Editor plugins that can convert for example json to a roc record (that you then save to a roc file) would also prevent needing to use a result in many cases.
Poking this old topic because i think it would be really useful for templating ang glue in roc. Makes it easier to just ingest a .zig or .cc file as bytes or a string instead of copying each one into a roc multiline string and losing all tooling related to the original language.
Is the basic form of just importing a file as a string or bytes something we want to add? How would that actually work in practice?
my thinking was something like:
imports [
"path/to/my/file.txt" as myFile : Str,
pf.Whatever.{ ...etc },
]
and now you just have myFile in scope and it's a Str. The rule would be that you could only do : Str and : List U8 for these.
I could imagine a hypothetical fancier version where you could give it anything with Decode and then you specify a decoding format and it runs it at compile time, but that seems like a rabbit hole of a discussion :stuck_out_tongue:
yeah, let's save Decode for much in the future.
I'd actually love to be able to include a whole directory that way, e.g. for a semi-static site generator
That would be interesting at some point. Though at some point I guess you have to question if something like a static site generator should just pay the cost of reading the file once from disk.
though something like "path/to/my/" as myDir : Dict Str Str or using a record or list of k v tuples would be quite interesting.

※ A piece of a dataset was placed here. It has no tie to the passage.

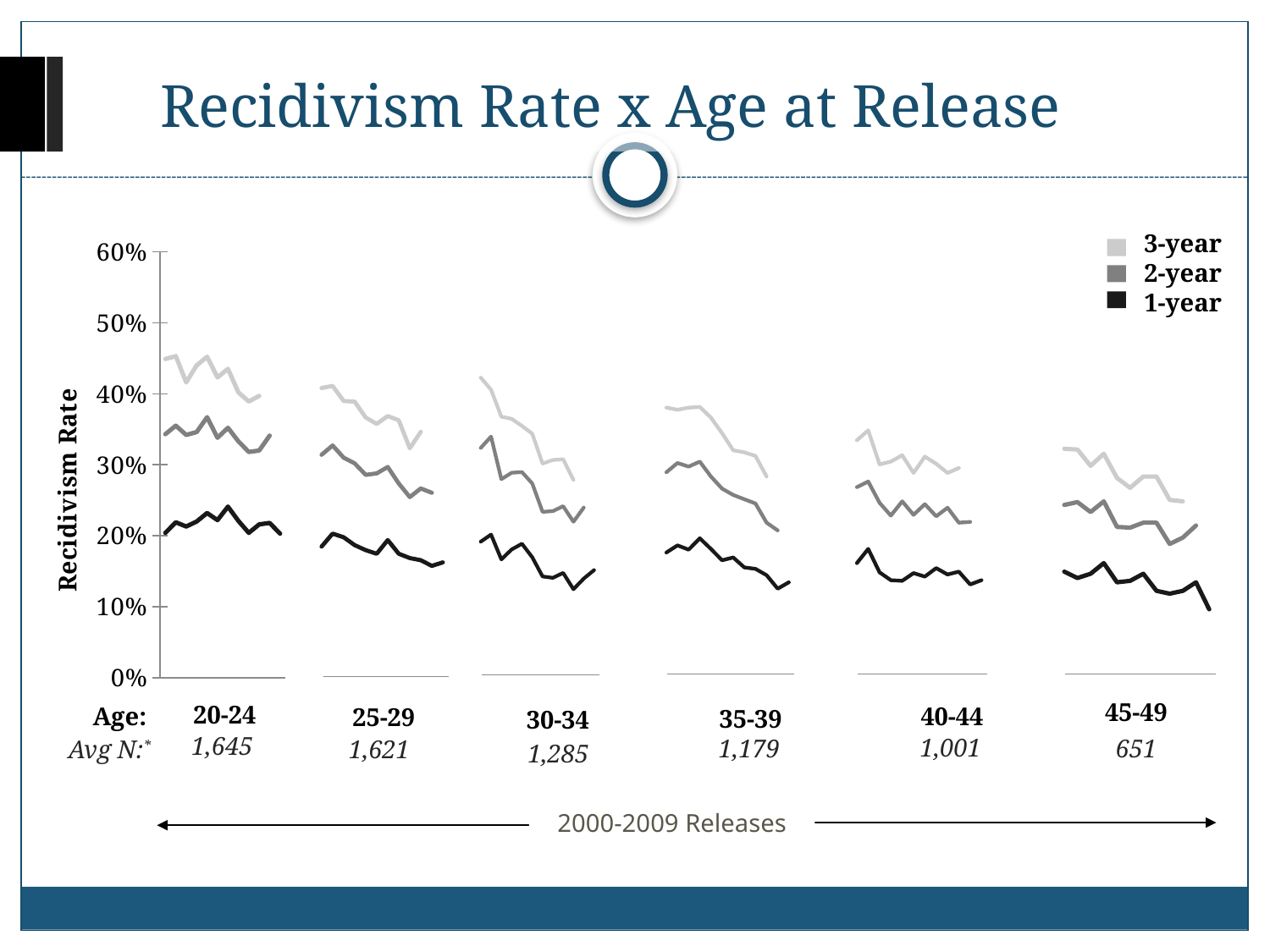
Are the 1-year recidivism rate values for the 45-49 age group greater or less than 20%? less Which series is drawn in black according to the legend? 1-year What is the title of the chart? Recidivism Rate x Age at Release What is the Avg N for the 30-34 age group? 1,285 How many age groups are plotted along the x axis? 6 What is the difference between the Avg N for the 20-24 group and the 45-49 group? 994 What is the Avg N for the 45-49 age group? 651 What kind of chart is shown on the slide? line chart Which age group has the highest Avg N? 20-24 How many series does the legend list? 3 Within each age group, do the recidivism rates generally rise or fall across the 2000-2009 releases? fall Which age group has the lowest Avg N? 45-49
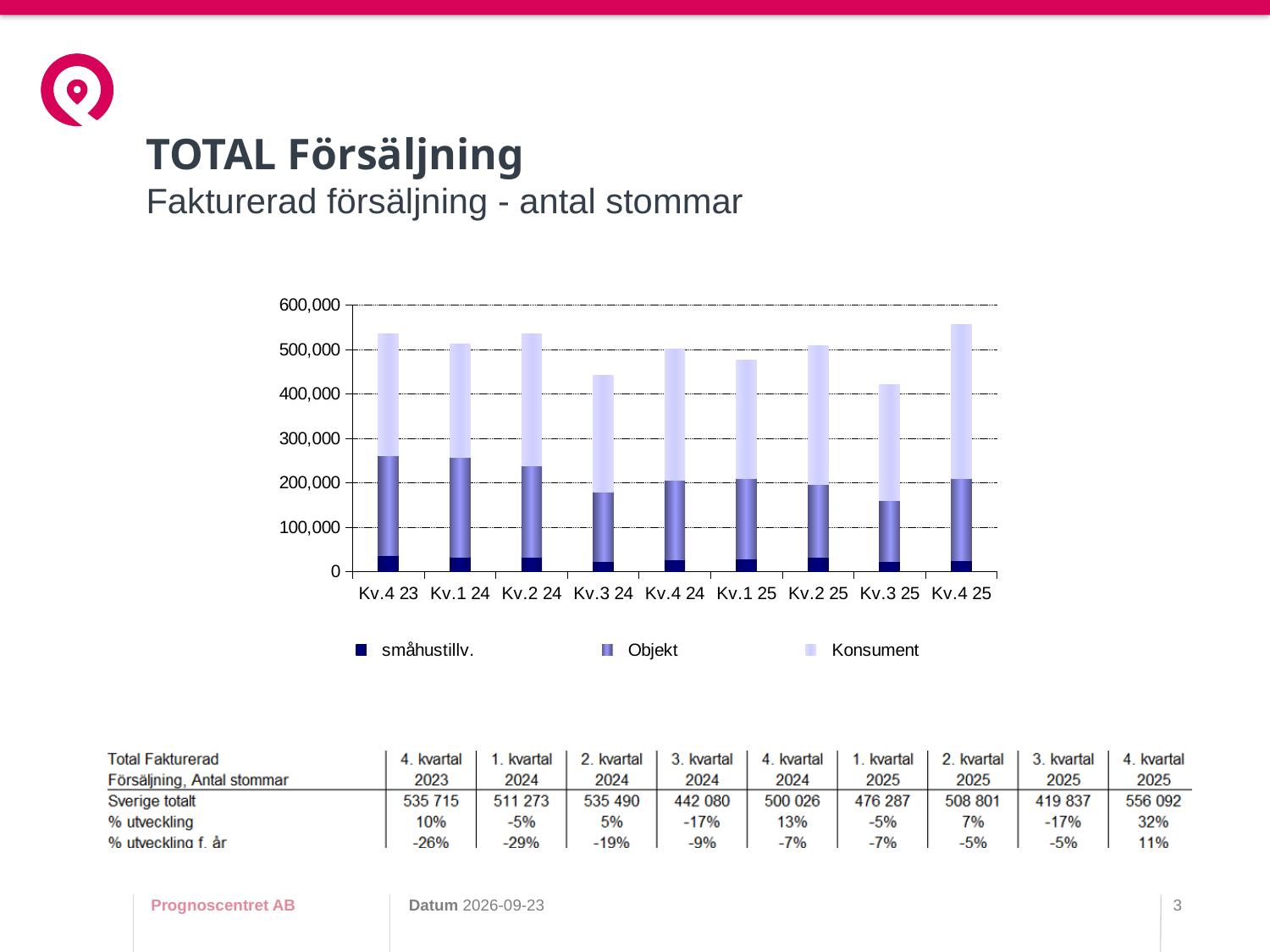
According to the table below the chart, what is the Sverige totalt value for 3. kvartal 2024? 442 080 Which quarter has the lowest total bar in the chart? Kv.3 25 What are the three series named in the chart legend? småhustillv., Objekt, Konsument According to the table below the chart, what is the Sverige totalt value for 4. kvartal 2025? 556 092 How many quarters are shown along the x axis of the chart? 9 Which total bar is taller, Kv.4 23 or Kv.3 24? Kv.4 23 Is the total bar for Kv.4 25 greater or less than 500,000? greater Does the total bar rise or fall from Kv.3 25 to Kv.4 25? rise Is the total bar for Kv.3 24 greater or less than 500,000? less What kind of chart is shown on the slide? Stacked bar chart How many series does the chart legend list? 3 Which quarter has the highest total bar in the chart? Kv.4 25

ha, maybe! But yeah I think it's enough of a project to support List U8 and Str, which are the two I feel confident we want :big_smile:
Yeah 100% agree. Those other ideas are interesting for maybe a future project.
I just want to add something like:
/// e.g "path/to/my/file.txt" as myFile : Str
IngestedFile(&'a str, TypedIdent<'a>),
That said, a lot of this is code that is very unfamiliar to me.
Haven't touched the parser or imports at all. I think for imports, there are some assumption that will now be broken given this tag has no module.